When the big guns of the battleship Iowa pounded Japanese troops during World War II, John Wolfinbarger could feel it in the boiler room deep below decks.
It was 1944, and Wolfinbarger was 19. He was a Colorado boy who suddenly was in the sweltering Pacific, his ship shuddering with each blast. Every couple of days, he’d have to crawl into a hot boiler and scrape burnt fuel oil from its pipes. It was grimy, cramped, tedious work — and he treasures the memory of it, just like a legion of other former Iowa sailors who will salute the ship Saturday as it’s towed two miles to its permanent home as a waterfront museum in San Pedro.
Wolfinbarger, 88, will be among the hundreds of Iowa veterans on hand.
Sailors often get misty over old ships, and those who served on the biggest U.S. battleship ever built are no different. The nearly 70-year-old Iowa played a crucial role in their lives, and its story can be told in the everyday experiences of unsung men like Wolfinbarger.
“I don’t want to say I enjoyed it — war is never joyous — but it was an honor,” he said.
Wolfinbarger first hauled his sea bag aboard the Iowa in the Marshall Islands.
His immediate impression was that of any other swabbie surveying a great, gray vessel 15 stories high and almost as long as three football fields.
“I thought, ‘Oh, my achin’ back!’” he said.
Wolfinbarger, who later went to work in coal mines and sawmills, slept outside on the teakwood deck instead of in the hot, crowded quarters below. For nearly two years, he rolled out a blanket under one of the ship’s famous 16-inch cannons that could hurl 2,700-pound shells more than 24 miles.
When the Iowa was attacking the Japanese stronghold of Saipan, Wolfinbarger was stationed high in a crow’s nest. It was the only battle he witnessed, and he hated it. Even worse was the aftermath, with broken bodies bobbing near the beach, families who hurled themselves off cliffs rather than endure what they thought would be American torture.
“It was horrible,” Wolfinbarger said.
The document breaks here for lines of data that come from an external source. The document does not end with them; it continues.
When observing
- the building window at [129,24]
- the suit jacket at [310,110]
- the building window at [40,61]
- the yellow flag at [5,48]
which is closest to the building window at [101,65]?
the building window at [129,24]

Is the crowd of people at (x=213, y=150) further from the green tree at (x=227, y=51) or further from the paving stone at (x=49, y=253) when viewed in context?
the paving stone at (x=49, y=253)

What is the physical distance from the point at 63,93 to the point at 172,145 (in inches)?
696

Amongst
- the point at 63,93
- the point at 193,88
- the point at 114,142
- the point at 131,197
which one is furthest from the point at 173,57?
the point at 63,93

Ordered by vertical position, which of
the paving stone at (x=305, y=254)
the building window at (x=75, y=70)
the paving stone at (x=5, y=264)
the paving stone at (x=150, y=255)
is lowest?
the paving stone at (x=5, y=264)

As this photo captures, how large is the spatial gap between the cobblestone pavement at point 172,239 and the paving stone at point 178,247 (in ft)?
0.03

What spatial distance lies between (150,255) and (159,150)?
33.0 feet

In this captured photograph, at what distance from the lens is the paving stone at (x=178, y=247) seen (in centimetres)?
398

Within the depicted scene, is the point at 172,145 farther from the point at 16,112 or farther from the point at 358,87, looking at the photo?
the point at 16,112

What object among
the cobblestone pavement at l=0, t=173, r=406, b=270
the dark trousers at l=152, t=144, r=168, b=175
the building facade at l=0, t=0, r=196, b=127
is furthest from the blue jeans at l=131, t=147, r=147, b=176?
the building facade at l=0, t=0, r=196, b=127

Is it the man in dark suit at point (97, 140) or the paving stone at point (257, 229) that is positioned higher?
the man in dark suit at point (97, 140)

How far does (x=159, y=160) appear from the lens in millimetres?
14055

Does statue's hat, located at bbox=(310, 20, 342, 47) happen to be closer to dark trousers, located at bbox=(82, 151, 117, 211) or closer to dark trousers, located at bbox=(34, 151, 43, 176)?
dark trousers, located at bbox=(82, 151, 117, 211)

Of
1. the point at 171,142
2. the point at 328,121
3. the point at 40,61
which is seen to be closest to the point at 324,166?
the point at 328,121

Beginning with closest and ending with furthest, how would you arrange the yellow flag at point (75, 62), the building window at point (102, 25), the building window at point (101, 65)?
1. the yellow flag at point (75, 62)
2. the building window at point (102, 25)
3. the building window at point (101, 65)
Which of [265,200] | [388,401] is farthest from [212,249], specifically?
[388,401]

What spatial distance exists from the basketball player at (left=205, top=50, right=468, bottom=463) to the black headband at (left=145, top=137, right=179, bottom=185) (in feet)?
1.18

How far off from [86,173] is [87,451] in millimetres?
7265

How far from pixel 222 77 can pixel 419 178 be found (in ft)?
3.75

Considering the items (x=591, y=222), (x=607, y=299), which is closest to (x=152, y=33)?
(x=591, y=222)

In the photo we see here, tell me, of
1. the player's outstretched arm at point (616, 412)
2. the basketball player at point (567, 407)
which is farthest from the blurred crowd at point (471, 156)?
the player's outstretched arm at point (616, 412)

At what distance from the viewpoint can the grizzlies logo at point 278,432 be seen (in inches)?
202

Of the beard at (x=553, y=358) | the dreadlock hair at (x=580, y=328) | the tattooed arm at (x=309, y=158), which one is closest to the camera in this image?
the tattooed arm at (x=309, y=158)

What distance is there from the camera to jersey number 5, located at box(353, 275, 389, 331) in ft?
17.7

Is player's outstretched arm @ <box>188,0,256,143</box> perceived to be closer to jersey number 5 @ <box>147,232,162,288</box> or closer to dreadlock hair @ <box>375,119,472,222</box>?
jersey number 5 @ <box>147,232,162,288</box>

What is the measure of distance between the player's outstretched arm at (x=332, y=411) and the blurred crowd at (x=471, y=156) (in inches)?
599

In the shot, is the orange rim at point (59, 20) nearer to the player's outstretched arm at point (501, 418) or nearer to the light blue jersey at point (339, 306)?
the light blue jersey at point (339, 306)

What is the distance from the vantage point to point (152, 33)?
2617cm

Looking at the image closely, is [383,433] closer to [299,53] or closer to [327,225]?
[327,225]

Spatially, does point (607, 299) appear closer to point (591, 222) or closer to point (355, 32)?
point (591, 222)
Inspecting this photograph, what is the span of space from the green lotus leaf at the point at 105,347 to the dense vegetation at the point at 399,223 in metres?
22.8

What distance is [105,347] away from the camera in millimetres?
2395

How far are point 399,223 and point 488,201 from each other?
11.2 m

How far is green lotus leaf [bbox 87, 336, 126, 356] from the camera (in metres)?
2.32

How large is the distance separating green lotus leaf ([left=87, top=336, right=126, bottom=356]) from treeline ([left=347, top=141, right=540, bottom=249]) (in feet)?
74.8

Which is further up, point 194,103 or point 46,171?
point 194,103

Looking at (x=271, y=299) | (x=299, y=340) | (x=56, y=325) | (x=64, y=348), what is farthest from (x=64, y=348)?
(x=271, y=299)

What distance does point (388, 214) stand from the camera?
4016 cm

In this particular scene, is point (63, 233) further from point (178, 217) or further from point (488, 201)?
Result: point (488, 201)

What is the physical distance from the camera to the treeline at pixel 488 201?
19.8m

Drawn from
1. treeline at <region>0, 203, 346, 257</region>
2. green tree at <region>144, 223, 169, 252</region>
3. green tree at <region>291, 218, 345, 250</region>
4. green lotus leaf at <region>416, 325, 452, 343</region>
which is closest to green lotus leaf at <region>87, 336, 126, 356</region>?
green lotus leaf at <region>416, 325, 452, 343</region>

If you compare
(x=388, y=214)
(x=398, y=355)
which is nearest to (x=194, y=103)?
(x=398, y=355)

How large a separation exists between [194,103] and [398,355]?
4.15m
He spent the rest of his tour down in the boiler room.
Four years after being present for the 1945 Japanese surrender in Tokyo Bay, the Iowa was decommissioned by a Navy trying to cut costs. It returned to duty in 1952 and soon was dubbed “the gray ghost of the Korean coast.”
Richard Blair remembers it well. He had a number of jobs in his 45 months on the Iowa, including handling phones for its commanding officer during battles in the Korean War.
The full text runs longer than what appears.